5. Rely on experts. Certainly you have heard the cliché about saving money by doing your own surgery. Experts, whether medical or financial or managerial, can do the job better and are a more efficient use of your resources. Hire an expert to review your business practices and your overhead costs.

A person outside the business, one who knows the industry, can spot glaring oversights when the owner may take some expenses for granted. “We have always done it that way” is not the best analysis. By having an expert look at your financial records, and your business as a whole, you will get a fresh analysis of modern ways to save money in your business.

Keep The Customers

It probably goes without saying, but I will address it anyway:Don’t go overboard and cut customer service or quality. Those are key value items in your business. They distinguish you from the competition. Using second-rate practices or untrained technicians to save money will backfire.

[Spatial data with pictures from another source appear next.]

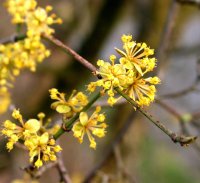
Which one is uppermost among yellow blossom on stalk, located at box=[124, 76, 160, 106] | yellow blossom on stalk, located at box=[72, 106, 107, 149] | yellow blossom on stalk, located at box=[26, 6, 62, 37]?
yellow blossom on stalk, located at box=[124, 76, 160, 106]

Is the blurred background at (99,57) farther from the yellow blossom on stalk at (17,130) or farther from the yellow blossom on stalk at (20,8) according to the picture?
the yellow blossom on stalk at (17,130)

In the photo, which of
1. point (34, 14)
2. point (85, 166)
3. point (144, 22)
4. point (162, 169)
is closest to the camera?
point (34, 14)

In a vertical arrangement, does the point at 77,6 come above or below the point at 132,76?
below

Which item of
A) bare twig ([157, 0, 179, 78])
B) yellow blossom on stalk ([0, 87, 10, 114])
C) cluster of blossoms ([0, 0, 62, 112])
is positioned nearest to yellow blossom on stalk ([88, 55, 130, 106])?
cluster of blossoms ([0, 0, 62, 112])

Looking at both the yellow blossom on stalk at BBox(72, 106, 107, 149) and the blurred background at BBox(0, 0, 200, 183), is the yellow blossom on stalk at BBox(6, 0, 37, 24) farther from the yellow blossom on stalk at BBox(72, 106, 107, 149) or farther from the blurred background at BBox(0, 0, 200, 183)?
the blurred background at BBox(0, 0, 200, 183)

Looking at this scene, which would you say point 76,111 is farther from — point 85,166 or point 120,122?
point 85,166

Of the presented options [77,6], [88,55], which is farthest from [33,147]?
[77,6]
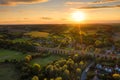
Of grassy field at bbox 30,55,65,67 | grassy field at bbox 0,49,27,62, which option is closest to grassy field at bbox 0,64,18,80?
grassy field at bbox 30,55,65,67

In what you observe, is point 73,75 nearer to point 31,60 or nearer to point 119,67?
point 119,67

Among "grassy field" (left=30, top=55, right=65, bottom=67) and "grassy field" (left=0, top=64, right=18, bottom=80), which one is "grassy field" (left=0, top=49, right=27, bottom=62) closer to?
"grassy field" (left=30, top=55, right=65, bottom=67)

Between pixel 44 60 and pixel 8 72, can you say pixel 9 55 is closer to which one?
pixel 44 60

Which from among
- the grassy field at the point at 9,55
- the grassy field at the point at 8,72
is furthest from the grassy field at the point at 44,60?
the grassy field at the point at 8,72

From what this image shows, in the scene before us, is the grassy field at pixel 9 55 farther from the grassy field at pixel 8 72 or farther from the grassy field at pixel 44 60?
the grassy field at pixel 8 72

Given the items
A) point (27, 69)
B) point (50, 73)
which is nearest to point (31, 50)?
point (27, 69)

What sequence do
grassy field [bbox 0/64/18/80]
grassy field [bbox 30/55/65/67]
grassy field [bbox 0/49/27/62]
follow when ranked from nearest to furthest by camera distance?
grassy field [bbox 0/64/18/80] → grassy field [bbox 30/55/65/67] → grassy field [bbox 0/49/27/62]

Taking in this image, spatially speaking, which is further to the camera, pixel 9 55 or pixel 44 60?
pixel 9 55

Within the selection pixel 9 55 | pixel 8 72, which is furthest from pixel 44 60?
pixel 9 55
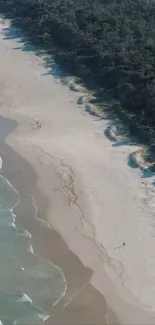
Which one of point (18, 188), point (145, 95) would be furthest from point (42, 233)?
point (145, 95)

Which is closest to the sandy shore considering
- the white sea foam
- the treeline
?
the white sea foam

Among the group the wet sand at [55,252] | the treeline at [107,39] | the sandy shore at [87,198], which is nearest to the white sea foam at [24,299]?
the wet sand at [55,252]

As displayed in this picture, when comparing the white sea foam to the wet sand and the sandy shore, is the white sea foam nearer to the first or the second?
the wet sand

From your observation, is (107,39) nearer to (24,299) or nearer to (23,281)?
(23,281)

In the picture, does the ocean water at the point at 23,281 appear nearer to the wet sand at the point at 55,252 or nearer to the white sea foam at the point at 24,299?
the white sea foam at the point at 24,299

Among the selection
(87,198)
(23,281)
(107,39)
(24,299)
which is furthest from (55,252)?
(107,39)

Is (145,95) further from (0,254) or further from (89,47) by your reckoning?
(0,254)
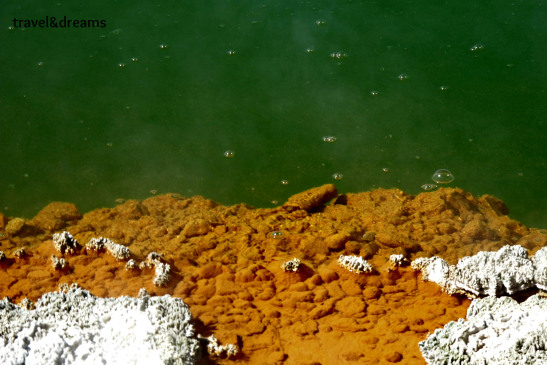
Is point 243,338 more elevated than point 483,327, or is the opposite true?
point 483,327

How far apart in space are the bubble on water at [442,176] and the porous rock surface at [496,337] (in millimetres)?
1449


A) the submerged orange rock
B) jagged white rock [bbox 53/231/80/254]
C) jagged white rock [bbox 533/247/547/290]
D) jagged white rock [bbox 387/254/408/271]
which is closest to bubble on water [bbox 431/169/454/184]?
the submerged orange rock

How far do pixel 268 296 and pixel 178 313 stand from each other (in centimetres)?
56

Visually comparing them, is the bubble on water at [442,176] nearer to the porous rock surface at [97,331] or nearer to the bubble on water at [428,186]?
the bubble on water at [428,186]

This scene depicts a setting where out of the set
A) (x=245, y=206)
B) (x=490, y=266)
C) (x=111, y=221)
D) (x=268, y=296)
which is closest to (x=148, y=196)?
(x=111, y=221)

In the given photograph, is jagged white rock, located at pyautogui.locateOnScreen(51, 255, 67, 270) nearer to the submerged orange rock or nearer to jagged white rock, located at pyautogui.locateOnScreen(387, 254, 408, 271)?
the submerged orange rock

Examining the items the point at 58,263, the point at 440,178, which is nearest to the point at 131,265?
the point at 58,263

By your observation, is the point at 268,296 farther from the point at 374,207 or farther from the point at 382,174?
the point at 382,174

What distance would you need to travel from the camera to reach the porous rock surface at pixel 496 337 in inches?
95.3

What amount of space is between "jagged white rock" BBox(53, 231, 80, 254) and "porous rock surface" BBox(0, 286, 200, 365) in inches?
21.8

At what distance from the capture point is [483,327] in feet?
8.56

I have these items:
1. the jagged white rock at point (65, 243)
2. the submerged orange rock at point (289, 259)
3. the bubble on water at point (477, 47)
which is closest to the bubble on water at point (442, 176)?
the submerged orange rock at point (289, 259)

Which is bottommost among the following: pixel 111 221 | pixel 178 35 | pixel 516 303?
pixel 111 221

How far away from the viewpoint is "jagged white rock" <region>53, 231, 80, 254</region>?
3.28 m
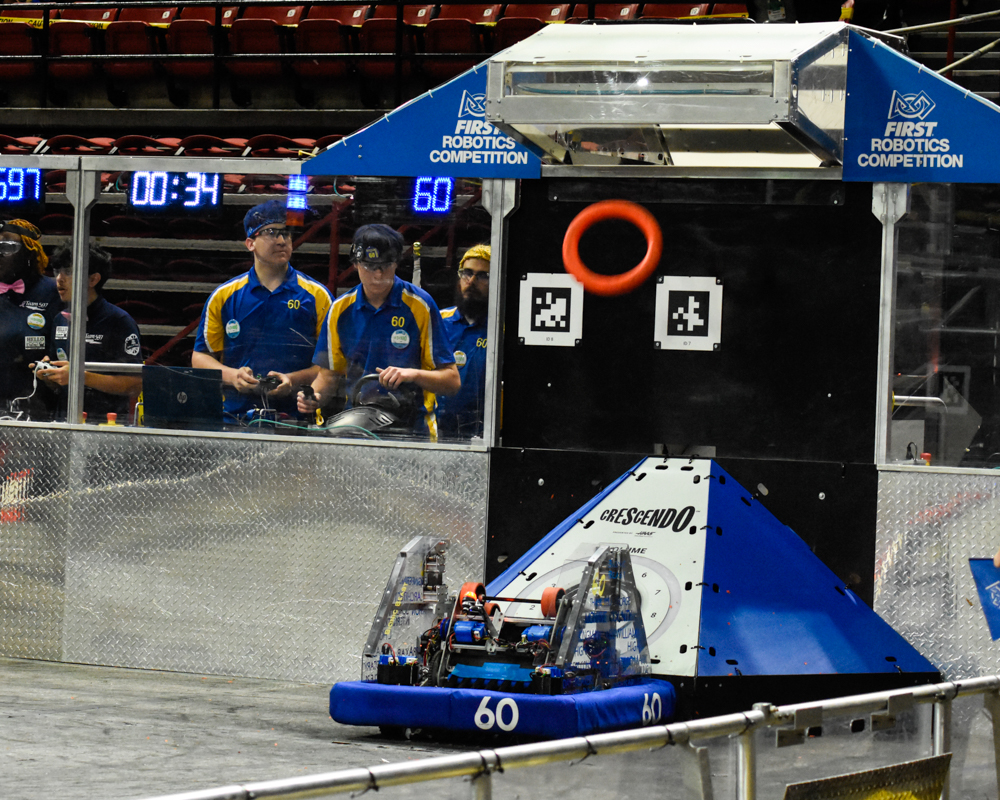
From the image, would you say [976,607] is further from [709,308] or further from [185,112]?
[185,112]

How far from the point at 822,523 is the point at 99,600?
13.9 feet

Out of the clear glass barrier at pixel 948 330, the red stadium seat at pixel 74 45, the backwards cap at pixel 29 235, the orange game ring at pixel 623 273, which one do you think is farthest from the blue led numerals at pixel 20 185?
the red stadium seat at pixel 74 45

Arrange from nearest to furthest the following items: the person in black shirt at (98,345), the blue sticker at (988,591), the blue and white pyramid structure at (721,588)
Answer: the blue and white pyramid structure at (721,588) < the blue sticker at (988,591) < the person in black shirt at (98,345)

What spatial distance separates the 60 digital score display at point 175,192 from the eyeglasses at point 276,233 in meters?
0.33

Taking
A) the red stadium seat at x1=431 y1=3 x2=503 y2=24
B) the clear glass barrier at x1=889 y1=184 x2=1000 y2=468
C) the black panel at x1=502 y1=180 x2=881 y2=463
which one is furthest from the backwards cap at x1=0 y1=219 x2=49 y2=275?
the red stadium seat at x1=431 y1=3 x2=503 y2=24

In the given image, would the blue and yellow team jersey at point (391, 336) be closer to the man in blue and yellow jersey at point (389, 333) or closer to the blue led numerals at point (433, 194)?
the man in blue and yellow jersey at point (389, 333)

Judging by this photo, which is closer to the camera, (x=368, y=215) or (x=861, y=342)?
(x=861, y=342)

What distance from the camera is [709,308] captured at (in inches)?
313

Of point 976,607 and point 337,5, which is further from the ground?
point 337,5

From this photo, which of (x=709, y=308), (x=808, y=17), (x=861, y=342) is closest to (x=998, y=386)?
(x=861, y=342)

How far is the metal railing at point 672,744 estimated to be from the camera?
2658 millimetres

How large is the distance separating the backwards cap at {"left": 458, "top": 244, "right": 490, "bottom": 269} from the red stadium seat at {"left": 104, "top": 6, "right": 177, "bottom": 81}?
33.8 feet

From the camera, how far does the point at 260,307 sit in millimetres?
8453

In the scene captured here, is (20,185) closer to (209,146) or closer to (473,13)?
(209,146)
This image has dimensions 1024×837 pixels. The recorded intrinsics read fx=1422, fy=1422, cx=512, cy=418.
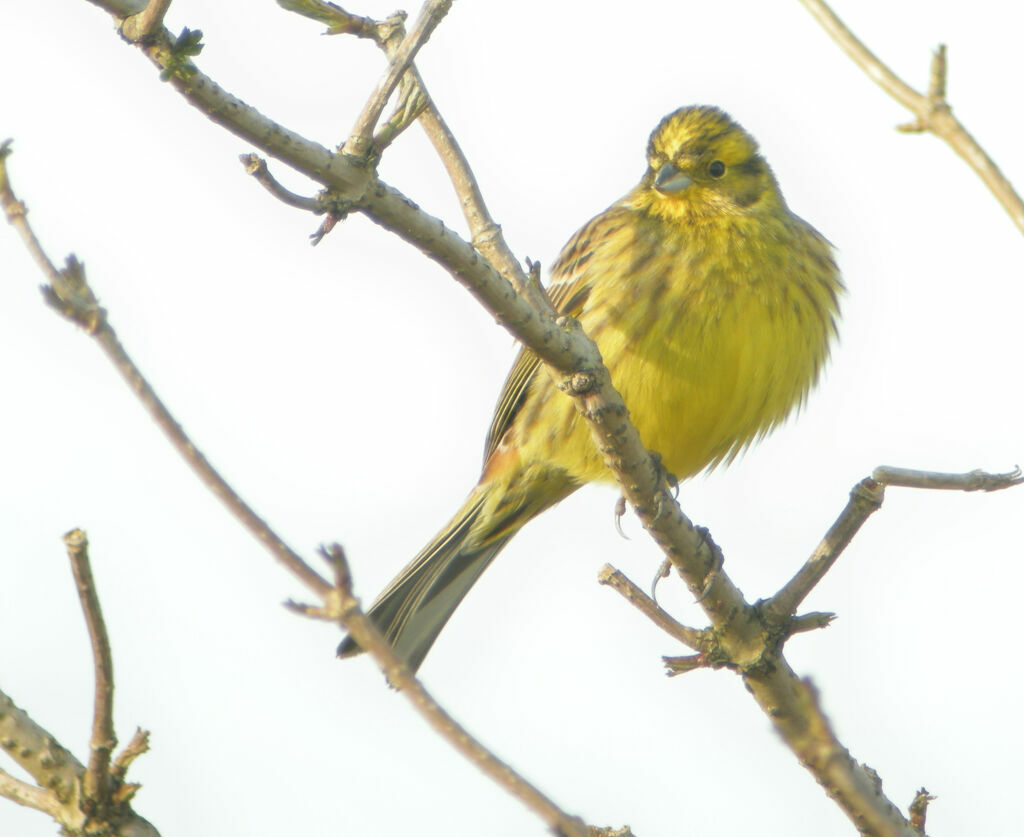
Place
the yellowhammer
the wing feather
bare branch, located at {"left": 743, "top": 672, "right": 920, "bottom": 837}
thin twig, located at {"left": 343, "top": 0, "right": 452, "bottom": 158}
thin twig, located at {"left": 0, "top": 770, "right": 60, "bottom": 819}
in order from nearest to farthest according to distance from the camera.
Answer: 1. bare branch, located at {"left": 743, "top": 672, "right": 920, "bottom": 837}
2. thin twig, located at {"left": 0, "top": 770, "right": 60, "bottom": 819}
3. thin twig, located at {"left": 343, "top": 0, "right": 452, "bottom": 158}
4. the yellowhammer
5. the wing feather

You have built a reputation in your community; keep it. Hasty jobs or putting technicians under pressure to quickly do a job and depart the customer’s premises will hurt your reputation. Train your people so they always do the job right the first time, and you’ll save money.

Your flat rate charges are justified by a high level of service and quality workmanship. Skimping there is shortsighted. You can still deliver quality service and reduce costs at the same time.

My suggestions for reducing overhead are not an exclusive list. Pick up a copy of your financials and you’ll see what I mean.